What you need to know:

  • Smallholders, who comprise nearly 80 percent of those depending on rain-fed agriculture for their livelihood, have come to realise that they must take charge of their own

The importance of agriculture in the national economy has been a major talking point since Tanzania gained independence more than six decades ago.

However, the vast majority of smallholder farmers remain stuck in the same old ways.

Smallholders, who comprise nearly 80 percent of those depending on rain-fed agriculture for their livelihood, have come to realise that they must take charge of their own economic interests and lift themselves out of poverty – with a helping hand from the government, of course.

The 2003 Maputo Declaration, which the Tanzanian government signed, requires governments to inject 10 per cent of their total budget allocations into their respective agriculture sectors.

For more than a decade, though, that grand dream has been stuck between the pages of reports, and policies have not been grounded in concrete action.

Form instance, while the national budget in Tanzania has risen significantly in recent years, agriculture allocations have not kept pace with this increase.

While agriculture’s recurrent budget has risen every year, the development budget has proceeded at a much slower pace.

Clearly, there is no political commitment to investing in modernising the way smallholder farmers work so they can produce more.

Policy makers must bear in mind that most of the problems smallholder farmers face reflect the chronic issues that affect the national economy.

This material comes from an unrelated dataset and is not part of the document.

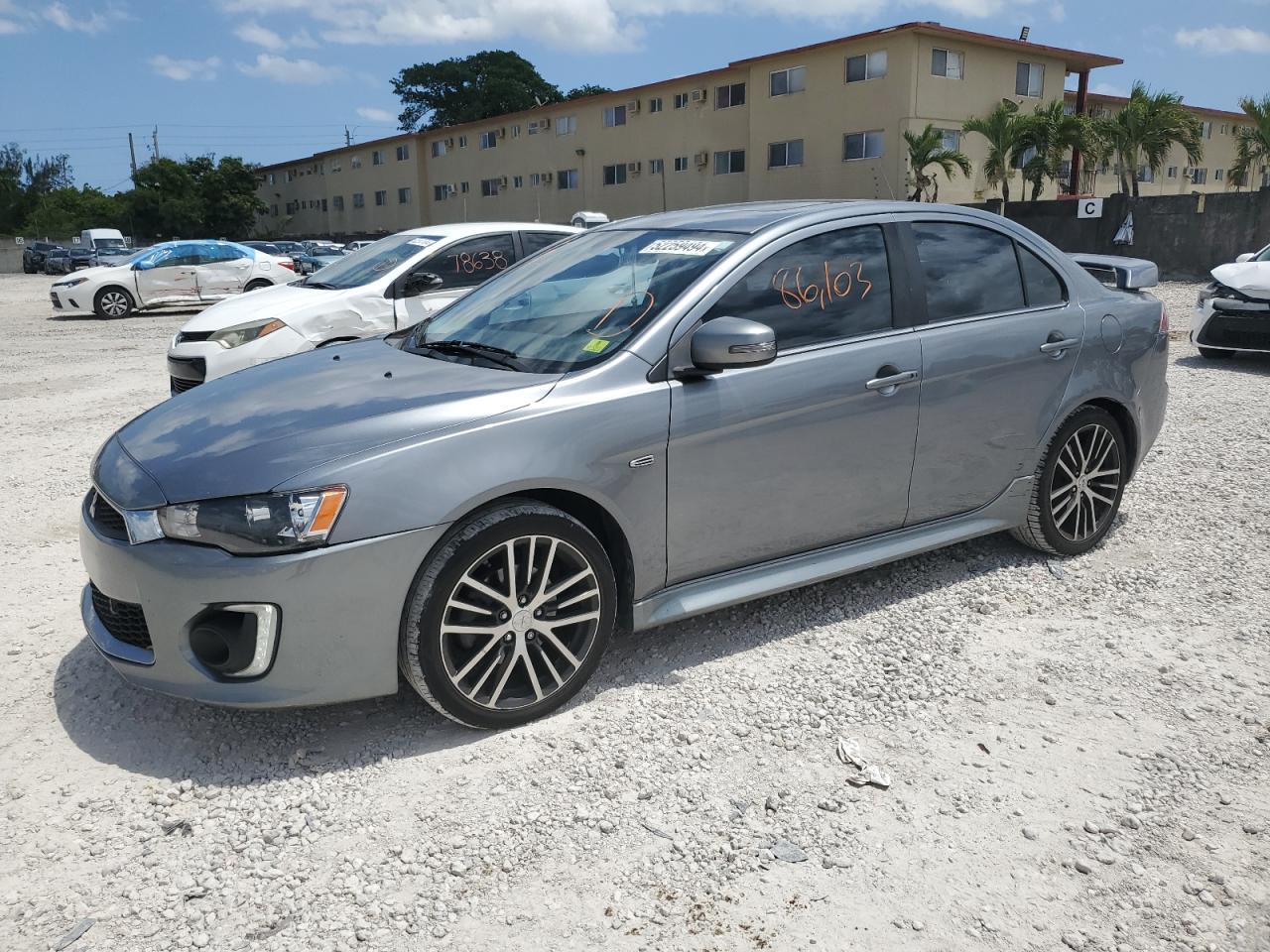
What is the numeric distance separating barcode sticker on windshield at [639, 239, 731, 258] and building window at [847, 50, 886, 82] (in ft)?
102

They include a higher import component in foreign trade, more than 10 per cent unemployment rate, poor infrastructure, low productivity and poor quality of social services.

At this rate, it will be an uphill struggle for Tanzania to become a middle-income semi-industrialised economy.

Large-scale farmers should not benefit from state support at the expense of smallholder farmers.

We need to create interdependence between them if we are to enjoy rapid economic transformation from a backward agrarian economy to a robust industrial economy.